━━ Exercise materials ━━

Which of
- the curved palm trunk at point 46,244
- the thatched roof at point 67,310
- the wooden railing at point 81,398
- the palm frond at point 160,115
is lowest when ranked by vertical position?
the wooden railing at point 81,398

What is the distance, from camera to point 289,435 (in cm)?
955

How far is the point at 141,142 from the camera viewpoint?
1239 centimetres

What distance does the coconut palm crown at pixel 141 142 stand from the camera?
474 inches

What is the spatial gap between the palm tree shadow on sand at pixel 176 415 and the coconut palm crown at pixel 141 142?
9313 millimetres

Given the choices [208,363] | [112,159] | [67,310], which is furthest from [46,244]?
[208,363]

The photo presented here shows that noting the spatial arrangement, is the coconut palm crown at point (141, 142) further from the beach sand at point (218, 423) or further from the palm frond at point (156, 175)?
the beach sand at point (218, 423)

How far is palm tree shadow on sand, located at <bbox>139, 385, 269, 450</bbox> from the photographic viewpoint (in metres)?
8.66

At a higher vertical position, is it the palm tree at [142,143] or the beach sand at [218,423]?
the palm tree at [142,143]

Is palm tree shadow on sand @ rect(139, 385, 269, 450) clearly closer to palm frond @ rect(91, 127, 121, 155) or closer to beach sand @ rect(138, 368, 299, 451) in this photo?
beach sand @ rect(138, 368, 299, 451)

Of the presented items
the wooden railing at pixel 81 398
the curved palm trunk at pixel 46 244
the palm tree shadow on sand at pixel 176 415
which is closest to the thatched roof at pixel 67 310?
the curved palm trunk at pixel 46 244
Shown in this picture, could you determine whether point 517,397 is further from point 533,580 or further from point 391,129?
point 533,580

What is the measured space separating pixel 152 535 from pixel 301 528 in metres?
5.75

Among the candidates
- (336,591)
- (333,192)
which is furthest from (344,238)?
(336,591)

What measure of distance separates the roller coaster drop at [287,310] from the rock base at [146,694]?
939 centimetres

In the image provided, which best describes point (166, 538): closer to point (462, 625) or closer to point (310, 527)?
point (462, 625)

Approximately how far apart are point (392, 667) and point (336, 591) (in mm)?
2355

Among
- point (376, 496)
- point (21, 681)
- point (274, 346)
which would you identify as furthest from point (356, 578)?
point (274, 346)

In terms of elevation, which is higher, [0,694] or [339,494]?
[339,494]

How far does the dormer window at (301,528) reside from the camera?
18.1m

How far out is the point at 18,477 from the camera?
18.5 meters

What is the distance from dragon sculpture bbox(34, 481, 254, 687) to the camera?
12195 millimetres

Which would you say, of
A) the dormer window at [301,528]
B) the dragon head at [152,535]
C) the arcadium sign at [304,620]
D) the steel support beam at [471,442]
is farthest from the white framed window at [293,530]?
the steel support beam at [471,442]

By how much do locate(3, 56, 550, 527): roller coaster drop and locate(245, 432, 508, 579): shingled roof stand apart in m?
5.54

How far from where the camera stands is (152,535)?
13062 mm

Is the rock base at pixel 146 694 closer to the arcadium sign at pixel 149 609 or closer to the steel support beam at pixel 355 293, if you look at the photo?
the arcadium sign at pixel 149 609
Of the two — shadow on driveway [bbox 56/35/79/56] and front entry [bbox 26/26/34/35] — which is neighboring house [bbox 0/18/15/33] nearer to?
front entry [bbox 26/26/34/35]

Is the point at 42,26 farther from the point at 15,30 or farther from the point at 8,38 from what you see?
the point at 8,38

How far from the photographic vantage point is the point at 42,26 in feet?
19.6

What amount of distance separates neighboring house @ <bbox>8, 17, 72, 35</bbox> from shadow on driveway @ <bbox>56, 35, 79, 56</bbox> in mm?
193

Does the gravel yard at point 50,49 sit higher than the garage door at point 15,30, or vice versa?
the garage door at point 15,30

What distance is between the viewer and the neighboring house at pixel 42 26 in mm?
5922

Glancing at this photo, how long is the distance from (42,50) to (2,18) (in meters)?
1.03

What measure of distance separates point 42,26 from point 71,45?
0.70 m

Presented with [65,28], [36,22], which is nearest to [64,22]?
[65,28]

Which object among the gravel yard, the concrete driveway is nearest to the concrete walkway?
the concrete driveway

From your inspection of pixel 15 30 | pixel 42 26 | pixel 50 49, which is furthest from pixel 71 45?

━━━

Written task:
Could you copy out every one of the records above, word for word and in the same order?

Output below:
Which of
- the curved palm trunk at point 46,244
- the thatched roof at point 67,310
- the wooden railing at point 81,398
- the palm frond at point 160,115
is lowest when ranked by vertical position?
the wooden railing at point 81,398

What is the distance, from camera to point 289,435 (in cm)?
955

How far is the point at 141,142 from the camera viewpoint?
1239 centimetres

What distance does the coconut palm crown at pixel 141 142 stand from the camera?
474 inches

What is the spatial gap between the palm tree shadow on sand at pixel 176 415 and the coconut palm crown at pixel 141 142?
9313 millimetres

Given the choices [208,363] | [112,159] | [67,310], which is furthest from [46,244]?
[208,363]

The photo presented here shows that noting the spatial arrangement, is the coconut palm crown at point (141, 142) further from the beach sand at point (218, 423) or further from the palm frond at point (156, 175)?
the beach sand at point (218, 423)

How far is palm tree shadow on sand, located at <bbox>139, 385, 269, 450</bbox> from the photographic viewpoint (in metres)?
8.66

At a higher vertical position, is it the palm tree at [142,143] or the beach sand at [218,423]?
the palm tree at [142,143]

Is palm tree shadow on sand @ rect(139, 385, 269, 450) clearly closer to palm frond @ rect(91, 127, 121, 155) or closer to beach sand @ rect(138, 368, 299, 451) in this photo?
beach sand @ rect(138, 368, 299, 451)

Of the presented items
the wooden railing at pixel 81 398
the curved palm trunk at pixel 46 244
the palm tree shadow on sand at pixel 176 415
which is closest to the thatched roof at pixel 67 310?
the curved palm trunk at pixel 46 244
Shown in this picture, could you determine whether point 517,397 is further from point 533,580 or further from point 391,129?
point 533,580

What is the measured space separating pixel 152 535 from pixel 301 528 in metres?
5.75

Among the candidates
- (336,591)
- (333,192)
which is furthest from (344,238)?
(336,591)

What measure of distance separates the roller coaster drop at [287,310] from the rock base at [146,694]?
939 centimetres

In the image provided, which best describes point (166, 538): closer to point (462, 625) or closer to point (310, 527)?
point (462, 625)

Approximately how far apart are point (392, 667) and point (336, 591) (in mm)?
2355

Among
- point (376, 496)
- point (21, 681)
- point (274, 346)
which would you identify as furthest from point (356, 578)?
point (274, 346)

In terms of elevation, which is higher, [0,694] or [339,494]?
[339,494]

How far does the dormer window at (301,528) reside from the camera?
18.1m

How far out is the point at 18,477 from the camera?
18.5 meters

What is the distance from dragon sculpture bbox(34, 481, 254, 687) to the camera?
12195 millimetres

Which would you say, of
A) the dormer window at [301,528]
B) the dragon head at [152,535]
C) the arcadium sign at [304,620]
D) the steel support beam at [471,442]
is farthest from the white framed window at [293,530]?
the steel support beam at [471,442]

By how much do locate(3, 56, 550, 527): roller coaster drop and locate(245, 432, 508, 579): shingled roof stand apart in m?
5.54

How far from where the camera stands is (152,535)?
13062 mm

Is the rock base at pixel 146 694 closer to the arcadium sign at pixel 149 609 or closer to the steel support beam at pixel 355 293, if you look at the photo?
the arcadium sign at pixel 149 609
Of the two — shadow on driveway [bbox 56/35/79/56] and front entry [bbox 26/26/34/35] — which is neighboring house [bbox 0/18/15/33] nearer to?
front entry [bbox 26/26/34/35]

Is the point at 42,26 farther from the point at 15,30 or farther from the point at 8,38 from what you see?
the point at 8,38

How far from the photographic vantage point is the point at 42,26 in feet?
19.6

What amount of distance separates neighboring house @ <bbox>8, 17, 72, 35</bbox> from shadow on driveway @ <bbox>56, 35, 79, 56</bbox> in mm?
193

Does the gravel yard at point 50,49 sit higher than the garage door at point 15,30, or vice versa?
the garage door at point 15,30

What distance is between the viewer and the neighboring house at pixel 42 26 in mm?
5922

Glancing at this photo, how long is the distance from (42,50) to (2,18) (in meters)?
1.03

What measure of distance separates point 42,26 from point 71,45?
0.70 m

Presented with [65,28], [36,22], which is nearest to [64,22]?
[65,28]

Which object among the gravel yard, the concrete driveway is nearest to the concrete walkway?
the concrete driveway

From your inspection of pixel 15 30 | pixel 42 26 | pixel 50 49, which is furthest from pixel 71 45?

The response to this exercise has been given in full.